There are also new context-sensitive gameplay options, like the ability to fling Spider-Man forward at high speeds in select spots, to wrap up multiple enemies at a time while perched, and to take down enemy vehicles. Some of the higher-speed maneuvers probably wouldn’t have been easy to achieve on the PS4, given how hard that system was pushed to stream in assets. The core gameplay doesn’t seem all that different – it’s still a brawler built around making successive hits while dodging incoming fire and building towards special moves and powers, but Insomniac has filled out the arsenal a bit.
Insomniac has delivered three defining current-gen console experiences so far this generation. The first two Spider-Man games on PS5 were the first titles to demonstrate that high-quality ray tracing was possible on current-gen hardware – even at 60fps – while 2021’s Ratchet and Clank: Rift Apart offered stunning, CG-like detail, alongside another excellent implementation of RT reflections. For the studio to deliver another heavy-hitter three years into the console’s lifecycle is very impressive.
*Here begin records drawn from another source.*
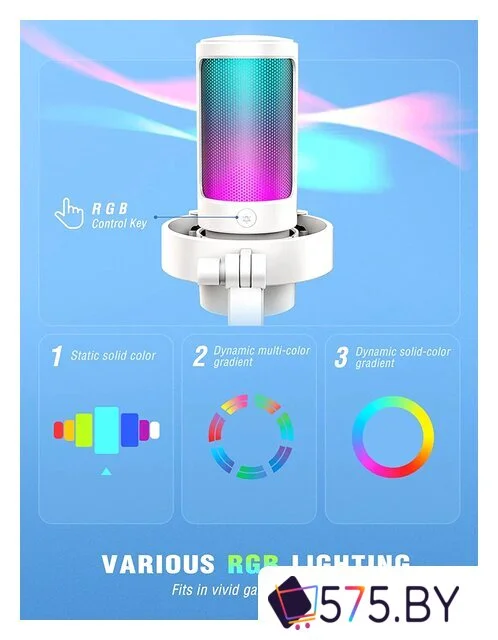 Проводной микрофон FIFINE A8 (белый) в магазине 575.by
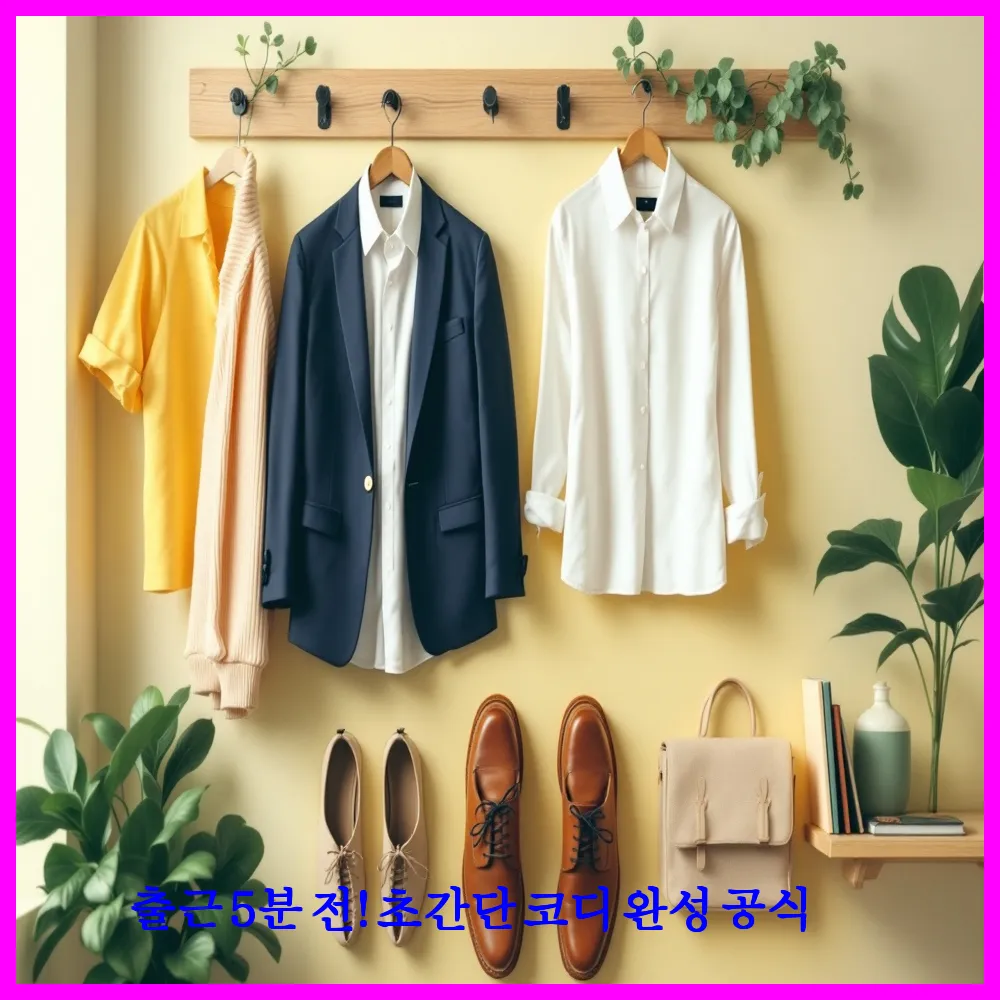 출근 5분 전! 초간단 코디 완성 공식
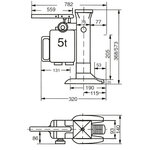 Machineheffer 6931, draagvermogen 5000 kg, Fetra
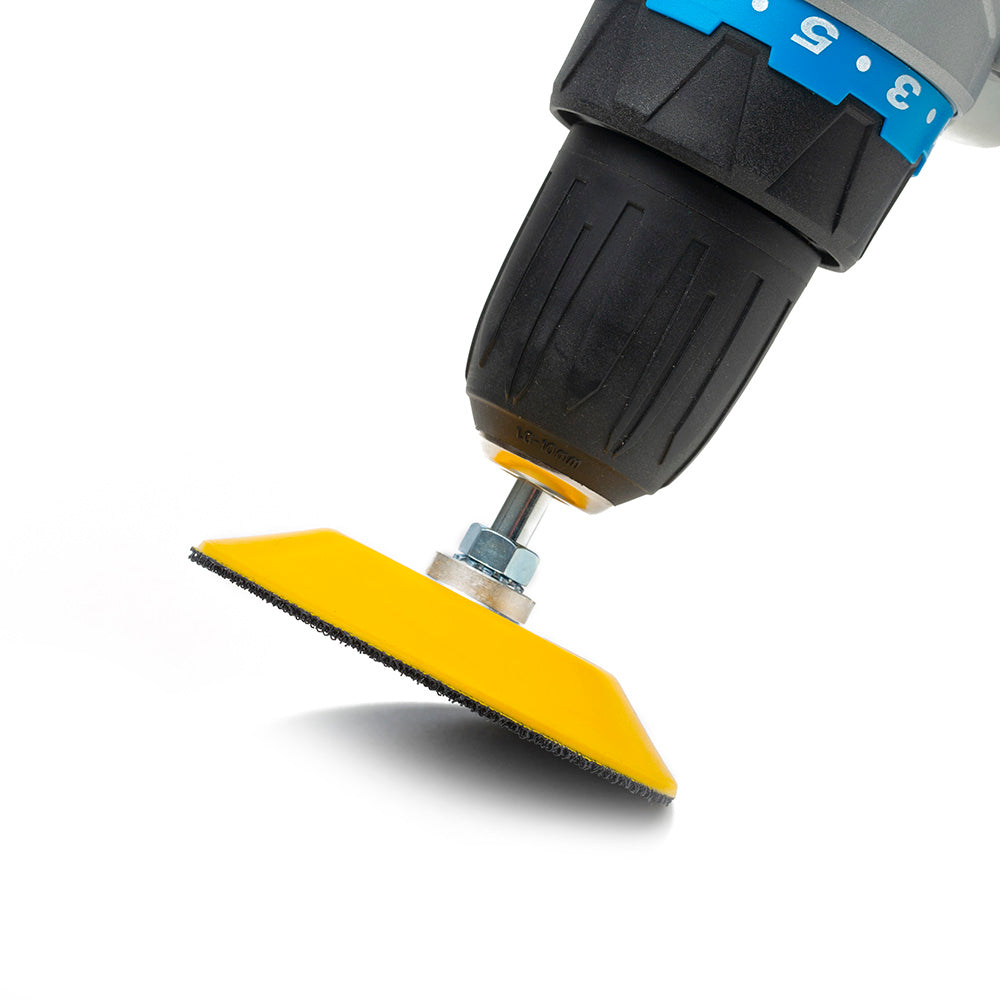 75mm ( 3") Spindle backing pad for electric drill - soft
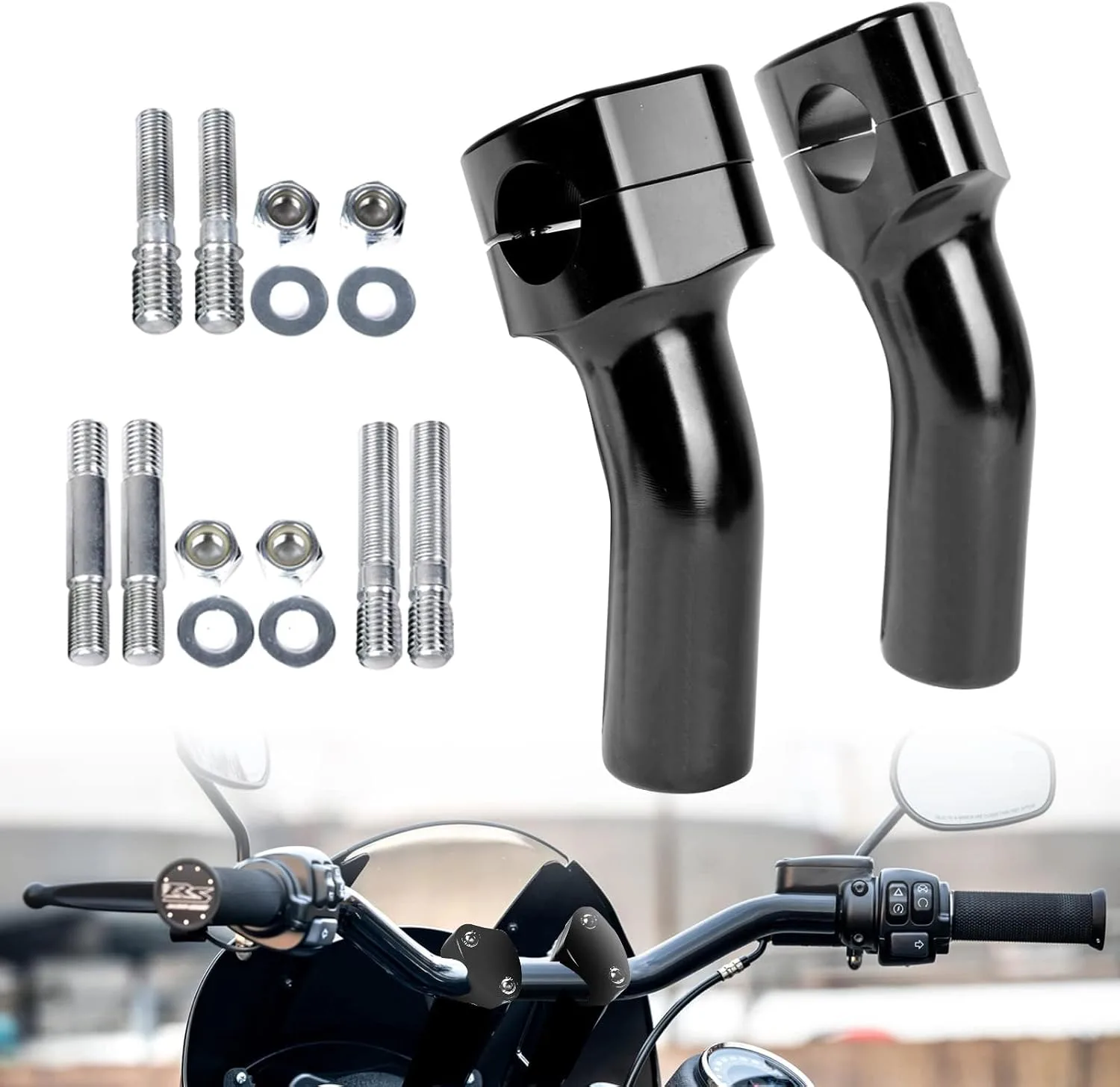 Sresk 4 in Pullback Handlebar Risers, 1 in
At the same time, based on this small slice of action at least, Spider-Man 2 seems like a more iterative effort that borrows quite a bit from those prior Spider-Man titles. There’s nothing wrong with that, of course, and the game continues to look excellent, with welcome gameplay upgrades too.
We’ll have to wait for Spider-Man 2’s fall release to really evaluate the game in full, as this is literally a small preview of a much larger experience but this does look like another solid effort from Insomniac.